A loyal ANC voter, he feels betrayed. As do millions of others – but not with the fact that the government of South African President Jacob Zuma hasn’t solved all the country’s problems. The head teacher knew only too well that the awful legacy of apartheid – mass poverty, homelessness and, above all, the deliberate policy by ruling whites to ensure blacks had no skills – could never be overturned in 19 years of democracy. That wasn’t his gripe. He was proud that the ANC had doubled the number of children at school and was now spending more per head on education than almost any other country in the world.
What pained him most was that ANC leaders now seemed to be preoccupied with corruptly enriching themselves at the taxpayers’ expense, not sticking true to Mandela’s values. “They are looting the country,” ANC members told me time and again as I travelled around this amazing and beautiful country.
For me, it was a moving homecoming, going back to my old school in Pretoria to see it transformed into a vibrant symbol of the country’s rainbow multi-racialism; in my day in the early 1960s, apartheid decreed it was strictly whites-only.
I met Dikgang Moseneke, South Africa’s deputy chief justice, in his chambers in the Constitutional Court that guards perhaps the most impressive constitution in the world. He emotionally recalled how, as a 15-year-old, he had been bolstered by the supportive presence in court of my anti-apartheid activist mother, Adelaine, who daily brought him a favourite bar of chocolate before he was despatched to Robben Island for 10 years’ imprisonment.

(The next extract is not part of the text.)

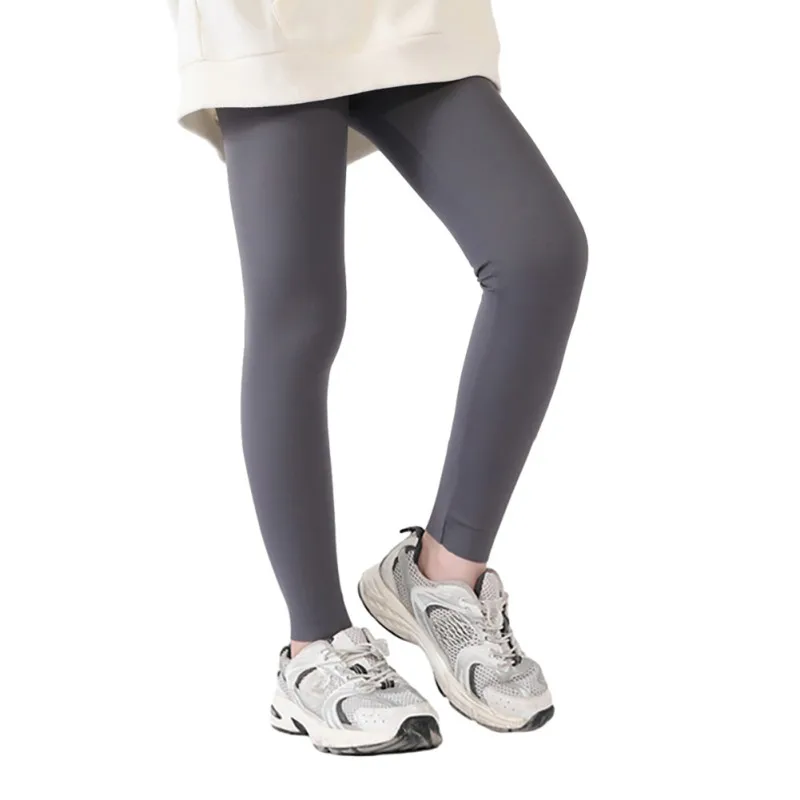 

Girls Athletic Leggings Soft Comfy Elastic High Waist for Kids Yoga Dance Gym Pants for Toddler Kids Teens Dance Workout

Standing on the hallowed turf of the world’s most beautiful cricket ground, Newlands, with Table Mountain dreamily lording it above, were cricketers, black and white, warming up before a top match. This is what I had fought for in physically stopping whites-only South African cricket and rugby teams touring Britain from the late 1960s.
The country remains joyously transformed from dark and evil apartheid times. And yet the persistent, embittered sense of betrayal goes well beyond what I know only too well from my own 12 years as a British government minister: seemingly inevitable voter disappointment and disaffection with all parties in all governments.
On Robben Island, I talked with Ahmed Kathrada, one of the eight ANC leaders imprisoned there for 18 years with Nelson Mandela, and perhaps the closest to him. Kathrada’s sense of let-down was palpable, as was that of Ronnie Kasrils, the hard-man intelligence chief of the ANC in its liberation decades and a minister until Zuma took over.
Lawson Naidoo, who ran the ANC’s office in London until the change, complained that new ANC legislation would give the state “far greater powers than even the apartheid government took upon itself, so the ability of the state to classify information is now actually greater than it was under the old legislation”.
Naidoo added: “The real concern is that given the escalating levels of corruption and maladministration that we have seen over many years now, this legislation will be used to cover up and suppress information about mismanagement and corruption, whether it be at national, provincial or at local government level.”
And as a card-carrying party member, he concluded sadly: “The ANC that is there today is an ANC that I no longer recognise.”
When I interviewed President Zuma, he airily dismissed all these criticisms. On chairs set up on the lawn in front of his state residence overlooking Pretoria – a fine old period piece now called Mahlambandlopfu (“washing the elephant”) – he blamed “negative” media reporting.
Last August’s massacre of striking black miners at Lonmin’s Marikana platinum mine outside Rustenberg for many symbolised all that is wrong with Zuma’s South Africa today: “a watershed for the ANC”, Ronnie Kasrils told me bluntly. Filming at Marikana, I was told by lawyers representing families of the dead miners that the massacre was pre-planned. I saw chilling testimony that 22 of the dead were apparently executed in cold blood (away from the initial clash in front of the media, which had left 12 dead) out of a total of 34 fatalities, with 78 injured. Guns were planted on some of the corpses. I met witnesses who claimed to have been intimidated and even tortured by the police. This was all as bad as anything unleashed by the apartheid police.
Although a new black elite has done well, black workers have not benefited as much as they should have done from the country’s growth and stability since democracy came in 1994. This has to change, especially since South Africa is ranked high in both the UN’s measure of attractiveness for foreign direct investment and the World Bank’s Ease of Doing Business Index, with strong financial institutions, banks and stock market, and a good corporate governance and regulatory framework.
For the ANC, the political challenges today are momentous. Can it make government a Mandela-like “cause” once again, or has the sheer wear and tear of governing coupled with an “our-time-to-eat” temptation to self-enrich made that impossible?
Mandela’s ANC inspired the world, and although there has since been a collapse in values and integrity by self-interested party leaders locally and nationally, there remain many decent, dedicated and principled ANC members, and its policies are still based upon the original values of the founders.
Cyril Ramaphosa’s recent election as deputy president is potentially hugely significant: a former miners’ leader who remains a struggle hero despite his billionaire status and business credibility. Immensely able, he was Mandela’s personally favoured successor back in the 1990s.
Perhaps we all expected too much of the ANC – for it to be different when, despite its deep moral and constitutionalist traditions, it is just as vulnerable to human frailty as political parties the world over (including Britain) – and with immensely more social inequalities than most to grapple with.
There is furthermore a tendency to see post-apartheid South Africa in black and white terms: either as “Mandela’s miracle” or as going down the pan. It is neither – and never was. I remain optimistic about its future.